The event took place in one of the Pakistan’s oldest Catholic village, Khushpur, in Punjab province on the theme of ‘The bible and the Church’, fourth such meeting in a series that began in May 2008, when Pakistan’s bishops launched the Year of the Bible.

After the Eucharist celebrated by Mgr Joseph Coutts, bishop of Faisalabad, which inaugurated the congress, a series of sessions got underway in which delegates approached the Holy Scriptures in different ways.

Fr Aftab James Paul, diocesan director of the Faisalabad Bible Commission, told  AsiaNews that the focus of the four-day event was the richness of the Bible and the many approaches that it offers the faithful, all from a dual perspective, that of personal conversion and of mission to the world “to promote the Christian message to others.”

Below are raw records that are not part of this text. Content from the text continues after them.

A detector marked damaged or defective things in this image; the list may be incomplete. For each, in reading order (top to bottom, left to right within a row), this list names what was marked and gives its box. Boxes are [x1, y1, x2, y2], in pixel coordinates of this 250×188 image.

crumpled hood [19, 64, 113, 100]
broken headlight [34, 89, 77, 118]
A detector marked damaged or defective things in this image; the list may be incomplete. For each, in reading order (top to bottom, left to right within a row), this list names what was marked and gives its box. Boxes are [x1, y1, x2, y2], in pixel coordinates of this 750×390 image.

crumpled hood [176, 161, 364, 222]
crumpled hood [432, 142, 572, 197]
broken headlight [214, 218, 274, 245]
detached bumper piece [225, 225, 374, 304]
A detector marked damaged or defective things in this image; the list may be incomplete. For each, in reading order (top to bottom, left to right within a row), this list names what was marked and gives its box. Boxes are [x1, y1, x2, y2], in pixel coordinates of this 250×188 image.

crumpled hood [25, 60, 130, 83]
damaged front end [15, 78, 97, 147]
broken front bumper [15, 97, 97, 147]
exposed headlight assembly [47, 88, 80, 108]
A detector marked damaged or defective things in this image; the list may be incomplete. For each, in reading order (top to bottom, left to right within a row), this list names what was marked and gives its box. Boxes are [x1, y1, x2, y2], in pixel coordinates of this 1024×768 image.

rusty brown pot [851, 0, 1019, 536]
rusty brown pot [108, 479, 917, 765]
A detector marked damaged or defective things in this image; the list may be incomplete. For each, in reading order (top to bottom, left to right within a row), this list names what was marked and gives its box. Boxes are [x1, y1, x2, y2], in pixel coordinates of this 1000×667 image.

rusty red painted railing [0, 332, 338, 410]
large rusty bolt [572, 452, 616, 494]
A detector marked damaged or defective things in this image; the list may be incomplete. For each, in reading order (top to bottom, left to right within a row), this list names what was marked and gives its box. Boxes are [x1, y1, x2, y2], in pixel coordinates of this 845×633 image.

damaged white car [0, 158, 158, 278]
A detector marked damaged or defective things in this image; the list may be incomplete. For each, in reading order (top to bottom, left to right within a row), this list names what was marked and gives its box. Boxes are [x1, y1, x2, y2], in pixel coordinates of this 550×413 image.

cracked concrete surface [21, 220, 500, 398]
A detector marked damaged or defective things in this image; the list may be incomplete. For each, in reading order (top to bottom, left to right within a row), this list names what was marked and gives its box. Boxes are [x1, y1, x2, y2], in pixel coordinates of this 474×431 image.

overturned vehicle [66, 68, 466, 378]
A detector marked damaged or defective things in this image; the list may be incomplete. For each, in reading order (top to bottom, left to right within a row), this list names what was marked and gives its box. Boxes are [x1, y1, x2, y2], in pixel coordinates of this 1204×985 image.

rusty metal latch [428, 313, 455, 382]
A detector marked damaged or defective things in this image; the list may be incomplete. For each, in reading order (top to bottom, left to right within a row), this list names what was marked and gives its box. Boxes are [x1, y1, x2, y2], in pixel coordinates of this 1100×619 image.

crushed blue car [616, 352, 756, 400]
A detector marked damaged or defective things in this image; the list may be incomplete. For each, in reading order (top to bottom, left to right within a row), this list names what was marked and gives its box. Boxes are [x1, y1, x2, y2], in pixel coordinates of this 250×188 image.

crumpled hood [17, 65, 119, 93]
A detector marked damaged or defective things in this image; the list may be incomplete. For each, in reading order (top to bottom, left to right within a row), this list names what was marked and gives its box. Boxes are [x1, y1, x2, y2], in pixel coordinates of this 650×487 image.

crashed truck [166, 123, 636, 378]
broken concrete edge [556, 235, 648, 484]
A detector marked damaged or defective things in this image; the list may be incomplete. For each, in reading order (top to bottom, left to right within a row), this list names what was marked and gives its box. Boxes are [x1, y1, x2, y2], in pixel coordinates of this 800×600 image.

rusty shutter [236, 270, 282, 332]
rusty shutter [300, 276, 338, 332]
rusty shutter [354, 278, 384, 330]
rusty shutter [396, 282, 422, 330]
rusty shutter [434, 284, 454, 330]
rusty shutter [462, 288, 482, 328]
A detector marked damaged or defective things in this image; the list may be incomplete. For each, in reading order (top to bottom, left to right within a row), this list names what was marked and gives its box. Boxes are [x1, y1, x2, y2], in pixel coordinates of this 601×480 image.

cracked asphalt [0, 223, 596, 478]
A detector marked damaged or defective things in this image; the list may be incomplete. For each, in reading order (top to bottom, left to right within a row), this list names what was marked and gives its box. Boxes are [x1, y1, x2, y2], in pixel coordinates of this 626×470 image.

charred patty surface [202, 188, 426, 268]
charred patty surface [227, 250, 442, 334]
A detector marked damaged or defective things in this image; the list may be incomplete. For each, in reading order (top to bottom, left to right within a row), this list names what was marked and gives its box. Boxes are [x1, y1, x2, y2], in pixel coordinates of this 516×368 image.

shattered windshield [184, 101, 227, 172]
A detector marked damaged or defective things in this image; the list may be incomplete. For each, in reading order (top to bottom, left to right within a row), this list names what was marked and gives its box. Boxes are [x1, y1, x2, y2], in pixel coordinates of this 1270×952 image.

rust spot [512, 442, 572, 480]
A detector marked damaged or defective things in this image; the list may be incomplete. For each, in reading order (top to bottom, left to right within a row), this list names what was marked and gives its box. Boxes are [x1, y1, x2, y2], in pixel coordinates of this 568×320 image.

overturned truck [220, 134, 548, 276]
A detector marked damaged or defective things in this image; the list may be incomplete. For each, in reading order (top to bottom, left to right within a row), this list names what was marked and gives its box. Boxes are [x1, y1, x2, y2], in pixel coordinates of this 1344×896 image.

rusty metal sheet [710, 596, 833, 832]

Men and women religious, catechists, diocesan and Caritas operators were among the delegates. And for all of them the four days in Khushpur were an important moment to discover the Holy Scriptures anew.

“I am very lucky to take part in this congress,” said Sister Shazia Lal, from the congregation of the Presentation of the Blessed Virgin Mary. For her it was an opportunity “to know the history of the Bible and what role our people played in translating it.”

For Caritas operator Shakeela Yasmen, 29, from Tob Tek Singh, the four-day event helped her understand the importance of “bringing the word of God into my actual life.”

Fr Emmanuel Asi, secretary of the Catholic Bible Commission of Pakistan, said that the purpose of the various Bible congresses held since May of last year has been to “rekindle people’s passion for the word of God and push them to regularly recite and study the Bible so that they can pass on to others what they have received.”